__WHAT YOU NEED TO DO__.
a. From the trail descriptions, list the Cascade volcanoes that may be visible from Mount Walker on a clear day.
b. Carry the trail descriptions forward from their last sentence.

__SELECTED PASSAGE__.
+ + +

Round-trip distance: 8 miles (13 km)
Total elevation gain: 3,200 feet (975 m)
High point: 5,982 feet (1,823 m)
Directions: From Marblemount, follow Highway 20 (North Cascades Highway) east for 70 miles (112.6 km) to Klipchuck Campground (FSR 300) on the left. Drive about a mile (1.6 km) to the trailhead parking area, which is on the right, just before the campground. From the parking area, you’ll have to hike a short distance toward the campground before taking a right onto the Driveway Butte trail. A Northwest Forest Pass is required.
If you don’t mind a bit of deadfall hopping, mud/snow sloshing, branch dodging and log crossing, this hike will reward you tenfold. In the first section, you’ll switchback up a steep slope toward a pass, and if you’re lucky, you’ll encounter some elusive chocolate lilies along the way. The burned-out middle section is a bit rough and rugged with lots of deadfall and leg-scraping bushes, but it keeps the crowds away and it makes for a great core workout. Try and stick with it because once you begin to ascend the slope in the final section, the views really begin to open up. From the summit, which once held a fire lookout, you’ll have grand views of the Gardner range, Silver Star, Methow Valley and so much more.

Mount Walker: Spring solitude

Round-trip distance: 5.5 miles (8.9 km)
Total elevation gain: 2,000 feet (609 m)
High point: 2,804 feet (855 m)
Directions: Take US 101 about 30 miles (48 km) south of Port Townsend to Mount Walker Viewpoint Road (FSR 2730). If locked, park at the gate (don’t block the gate). The trailhead is about a quarter mile (.4 km) up the road on the right. No pass is required.
The hike up this easternmost Olympic mountain is short, but it sees very few hikers in the spring, offers a variety of wonderful views from its two summit viewpoints and features a well-built trail with a steady gentle grade. Enjoy the solitude before the road opens up to cars (typically late spring), and you can even hike the road up or down to create a longer loop option. From May to June, blooming rhododendrons provide eye candy on your way to the top. From the North and South viewpoints, soak in views of Mount Constance (the third-highest peak in the Olympics), the Hood Canal, Seattle and many other Puget Sound landmarks. On a clear day, you might even be able to see four Cascade volcanoes: Baker, Glacier, Rainier and St. Helens.

+ + +

__INPUT DATA__.
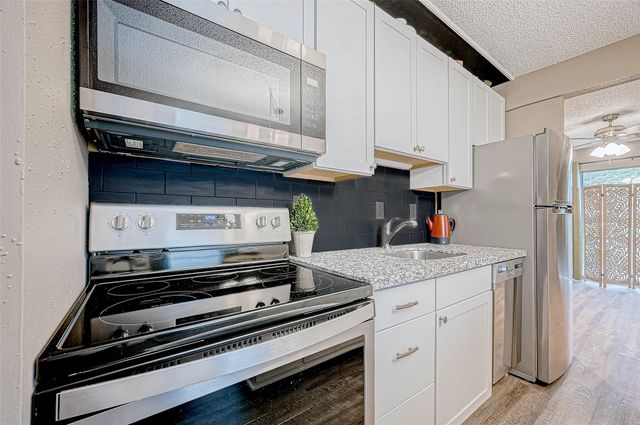 12900 Walden Road 819H, Montgomery, TX 77356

+ + +

__RESULTS__.
a. Baker, Glacier, Rainier, St. Helens

b.
Tiffany Mountain: Big rewards for little effort

Round-trip distance: 6 miles (9.7 km)
Total elevation gain: 1,800 feet (549 m)
High Point: 8,242 feet (2,512 m)
Directions: From Winthrop, drive north on East Chewuch River Road (9137). In about 6.5 miles (10.5 km), just before the bridge that crosses the Chewuch River, turn right onto FR 37. At almost 8 miles (12.8 km), take the right fork, continuing on FR 37, and at 14 miles (22.5 km), keep right again to stay on FR 37. At almost 20 miles (32.2 km), take a left onto FR 39. Then, at almost 23 miles (37 km), reach Freezeout Pass. Park at the pass; the trailhead is on the right/east side of the road. Before you go, call the ranger station to make sure the road is snow-free to Freezeout Pass. A Northwest Forest Pass is required.
While many 8,000-foot (2,438 m) peaks in the North Cascades permanently hold glaciers and snow, Tiffany Mountain, on the east side, tends to melt off much earlier than you might expect. Even when it does hold lingering patches of snow, it rarely poses any dangers or difficulties, as long as you stay on route.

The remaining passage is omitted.